Your comment about GaNFETs seems a bit uninformed to me. Its not that GaNFETs are somehow 'the answer' so much as when they started turning up was also about the time that class D got a lot better figured out (and that was ten years ago...).
There's long been a tubes vs solid state debate on the internet, older that the internet itself. All technologies improve in time so one can safely conclude that sooner or later solid state would get good enough that tubes would simply be eclipsed. To tube aficionados like myself this also means that that new technology will eclipse solid state A and AB amplifiers as well.

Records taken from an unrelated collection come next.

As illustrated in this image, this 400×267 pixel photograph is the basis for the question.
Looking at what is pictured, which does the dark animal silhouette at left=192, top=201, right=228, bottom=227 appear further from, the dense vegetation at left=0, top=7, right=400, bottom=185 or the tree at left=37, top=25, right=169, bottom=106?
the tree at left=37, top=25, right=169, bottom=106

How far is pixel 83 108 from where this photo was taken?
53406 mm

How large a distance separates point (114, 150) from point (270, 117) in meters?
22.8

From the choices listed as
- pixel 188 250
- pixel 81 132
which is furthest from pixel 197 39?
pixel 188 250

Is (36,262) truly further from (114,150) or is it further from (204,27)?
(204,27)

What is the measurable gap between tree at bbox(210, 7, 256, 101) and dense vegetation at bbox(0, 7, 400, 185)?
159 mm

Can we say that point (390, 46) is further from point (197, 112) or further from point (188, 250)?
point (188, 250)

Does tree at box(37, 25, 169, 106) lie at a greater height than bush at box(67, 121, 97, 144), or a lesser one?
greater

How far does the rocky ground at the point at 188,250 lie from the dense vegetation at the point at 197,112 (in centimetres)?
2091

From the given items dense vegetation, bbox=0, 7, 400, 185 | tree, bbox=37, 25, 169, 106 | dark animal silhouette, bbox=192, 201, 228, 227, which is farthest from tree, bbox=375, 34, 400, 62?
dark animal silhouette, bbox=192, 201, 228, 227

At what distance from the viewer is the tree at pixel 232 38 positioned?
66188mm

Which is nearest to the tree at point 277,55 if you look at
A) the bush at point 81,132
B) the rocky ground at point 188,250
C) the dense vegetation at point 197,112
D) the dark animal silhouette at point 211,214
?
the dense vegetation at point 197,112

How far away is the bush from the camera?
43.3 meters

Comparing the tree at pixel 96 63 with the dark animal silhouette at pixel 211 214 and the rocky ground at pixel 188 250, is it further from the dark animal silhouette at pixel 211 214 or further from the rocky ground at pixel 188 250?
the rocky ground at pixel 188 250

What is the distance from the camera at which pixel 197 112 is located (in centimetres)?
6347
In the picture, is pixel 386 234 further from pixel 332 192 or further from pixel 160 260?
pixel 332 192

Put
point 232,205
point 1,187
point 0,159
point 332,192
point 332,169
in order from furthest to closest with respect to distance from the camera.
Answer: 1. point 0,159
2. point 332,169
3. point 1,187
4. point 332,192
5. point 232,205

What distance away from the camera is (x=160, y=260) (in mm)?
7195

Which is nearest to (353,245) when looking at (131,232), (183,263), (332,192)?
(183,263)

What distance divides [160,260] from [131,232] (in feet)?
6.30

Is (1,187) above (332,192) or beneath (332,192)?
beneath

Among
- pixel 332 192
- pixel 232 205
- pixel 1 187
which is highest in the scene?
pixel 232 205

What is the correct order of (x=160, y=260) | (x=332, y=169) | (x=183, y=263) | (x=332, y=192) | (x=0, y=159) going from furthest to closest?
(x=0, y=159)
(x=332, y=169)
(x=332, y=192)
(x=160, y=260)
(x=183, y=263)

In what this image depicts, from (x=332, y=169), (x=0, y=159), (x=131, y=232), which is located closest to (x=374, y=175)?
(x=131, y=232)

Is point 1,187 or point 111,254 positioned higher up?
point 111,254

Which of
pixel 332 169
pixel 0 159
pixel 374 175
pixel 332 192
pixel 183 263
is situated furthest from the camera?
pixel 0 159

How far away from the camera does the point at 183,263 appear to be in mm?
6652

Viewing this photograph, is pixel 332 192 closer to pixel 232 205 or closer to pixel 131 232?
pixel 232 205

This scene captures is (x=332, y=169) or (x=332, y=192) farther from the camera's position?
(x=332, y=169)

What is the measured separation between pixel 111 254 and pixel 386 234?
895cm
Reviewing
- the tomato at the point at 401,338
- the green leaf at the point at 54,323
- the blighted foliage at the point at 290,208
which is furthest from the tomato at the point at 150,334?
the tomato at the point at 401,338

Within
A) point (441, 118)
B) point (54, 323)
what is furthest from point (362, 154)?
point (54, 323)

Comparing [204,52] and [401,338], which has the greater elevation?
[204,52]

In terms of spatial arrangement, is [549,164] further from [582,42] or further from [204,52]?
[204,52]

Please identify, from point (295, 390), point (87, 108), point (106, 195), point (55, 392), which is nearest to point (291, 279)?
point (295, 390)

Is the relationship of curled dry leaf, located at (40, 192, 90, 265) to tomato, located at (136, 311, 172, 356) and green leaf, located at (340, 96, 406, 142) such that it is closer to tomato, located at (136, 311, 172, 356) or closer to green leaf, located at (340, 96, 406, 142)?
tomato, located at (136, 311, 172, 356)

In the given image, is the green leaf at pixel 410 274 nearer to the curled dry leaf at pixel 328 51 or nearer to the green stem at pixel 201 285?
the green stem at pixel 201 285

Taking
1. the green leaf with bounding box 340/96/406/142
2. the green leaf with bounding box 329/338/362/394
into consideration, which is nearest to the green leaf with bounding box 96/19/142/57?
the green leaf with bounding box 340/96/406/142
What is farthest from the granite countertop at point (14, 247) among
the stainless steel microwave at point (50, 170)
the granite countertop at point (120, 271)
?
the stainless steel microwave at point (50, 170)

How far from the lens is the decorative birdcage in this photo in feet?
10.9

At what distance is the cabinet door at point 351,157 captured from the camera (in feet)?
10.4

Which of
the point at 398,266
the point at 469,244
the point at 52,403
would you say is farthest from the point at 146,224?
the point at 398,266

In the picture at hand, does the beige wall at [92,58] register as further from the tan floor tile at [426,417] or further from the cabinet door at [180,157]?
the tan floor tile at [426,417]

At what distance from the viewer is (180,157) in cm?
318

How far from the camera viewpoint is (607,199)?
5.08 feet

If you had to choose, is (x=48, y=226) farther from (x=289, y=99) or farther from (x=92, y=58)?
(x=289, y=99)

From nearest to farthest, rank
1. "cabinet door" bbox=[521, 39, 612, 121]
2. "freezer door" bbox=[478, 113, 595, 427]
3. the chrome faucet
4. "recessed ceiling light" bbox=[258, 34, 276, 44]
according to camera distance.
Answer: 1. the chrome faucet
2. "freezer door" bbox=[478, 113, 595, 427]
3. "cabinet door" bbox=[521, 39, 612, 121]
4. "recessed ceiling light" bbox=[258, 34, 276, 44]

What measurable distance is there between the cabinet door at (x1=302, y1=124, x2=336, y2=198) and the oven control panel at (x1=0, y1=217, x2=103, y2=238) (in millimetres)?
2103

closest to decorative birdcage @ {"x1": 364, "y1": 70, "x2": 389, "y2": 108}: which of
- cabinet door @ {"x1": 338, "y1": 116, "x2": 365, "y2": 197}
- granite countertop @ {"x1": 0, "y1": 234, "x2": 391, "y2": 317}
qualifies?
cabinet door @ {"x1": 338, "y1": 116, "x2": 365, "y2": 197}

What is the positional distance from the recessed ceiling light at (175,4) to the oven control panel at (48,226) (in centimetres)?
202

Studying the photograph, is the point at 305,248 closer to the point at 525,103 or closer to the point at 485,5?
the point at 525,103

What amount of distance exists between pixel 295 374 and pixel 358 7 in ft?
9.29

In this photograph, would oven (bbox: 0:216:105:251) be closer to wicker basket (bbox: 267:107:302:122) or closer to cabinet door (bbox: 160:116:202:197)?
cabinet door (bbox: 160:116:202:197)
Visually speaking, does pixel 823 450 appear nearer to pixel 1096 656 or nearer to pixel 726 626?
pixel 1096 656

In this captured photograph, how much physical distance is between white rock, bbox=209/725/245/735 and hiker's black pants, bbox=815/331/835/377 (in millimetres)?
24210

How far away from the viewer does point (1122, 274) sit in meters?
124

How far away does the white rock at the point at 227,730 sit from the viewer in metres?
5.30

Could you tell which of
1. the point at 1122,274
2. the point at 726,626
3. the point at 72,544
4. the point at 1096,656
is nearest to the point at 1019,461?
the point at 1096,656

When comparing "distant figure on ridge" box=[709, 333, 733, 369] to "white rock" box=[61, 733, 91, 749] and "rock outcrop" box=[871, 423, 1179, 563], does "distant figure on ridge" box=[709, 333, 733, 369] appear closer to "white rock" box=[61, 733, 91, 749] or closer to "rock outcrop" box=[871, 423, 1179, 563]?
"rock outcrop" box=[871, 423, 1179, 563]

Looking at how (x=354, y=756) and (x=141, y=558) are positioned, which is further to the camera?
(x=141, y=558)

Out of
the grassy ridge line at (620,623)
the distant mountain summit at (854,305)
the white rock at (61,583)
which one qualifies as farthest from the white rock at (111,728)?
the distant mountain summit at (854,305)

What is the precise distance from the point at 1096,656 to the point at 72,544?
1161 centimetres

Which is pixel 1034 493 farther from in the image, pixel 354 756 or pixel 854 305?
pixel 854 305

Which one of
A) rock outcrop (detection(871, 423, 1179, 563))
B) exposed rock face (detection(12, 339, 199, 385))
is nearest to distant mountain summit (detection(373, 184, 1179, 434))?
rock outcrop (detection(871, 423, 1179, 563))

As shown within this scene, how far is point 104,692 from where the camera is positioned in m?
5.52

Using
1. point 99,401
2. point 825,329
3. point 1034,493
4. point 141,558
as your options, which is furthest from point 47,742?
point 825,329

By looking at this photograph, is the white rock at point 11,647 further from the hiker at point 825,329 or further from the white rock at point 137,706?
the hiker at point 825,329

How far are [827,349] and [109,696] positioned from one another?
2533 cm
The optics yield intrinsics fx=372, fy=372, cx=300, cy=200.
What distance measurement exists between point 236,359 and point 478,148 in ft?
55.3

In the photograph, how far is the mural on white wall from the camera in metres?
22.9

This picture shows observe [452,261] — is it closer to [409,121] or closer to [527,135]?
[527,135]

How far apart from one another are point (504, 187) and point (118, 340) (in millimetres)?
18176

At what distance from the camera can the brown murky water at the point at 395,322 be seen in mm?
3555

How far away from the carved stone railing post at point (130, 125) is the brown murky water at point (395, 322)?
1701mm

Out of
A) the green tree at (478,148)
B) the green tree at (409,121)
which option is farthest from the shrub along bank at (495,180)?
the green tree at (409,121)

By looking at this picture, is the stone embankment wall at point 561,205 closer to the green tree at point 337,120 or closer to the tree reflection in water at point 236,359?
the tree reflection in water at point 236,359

I cannot speak for other manufacturers, only myself and that should be taken with a grain of salt since I am associated with a manufacturer. I've made no secret that I replaced my triode class A OTL amplifiers with a set of class D amps about two years ago and I don't hear any tradeoffs whatsoever. The class D amps are every bit as good and better in some ways then the OTLs. FWIW, the OTLs have been getting rave reviews and awards in the high end press since sometime in the 1990s.
As a result I'm of the opinion that class D is something to be reckoned with and isn't at all as you described; it dominates what we in the high end audio world call 'mid fi'- stuff you get at Best Buy and the like. Its been making inroads into high end the last 20 years and at this point, seems evolved enough that any manufacturer of amplifiers will be going out on a limb if they don't get class D figured out. Its that simple.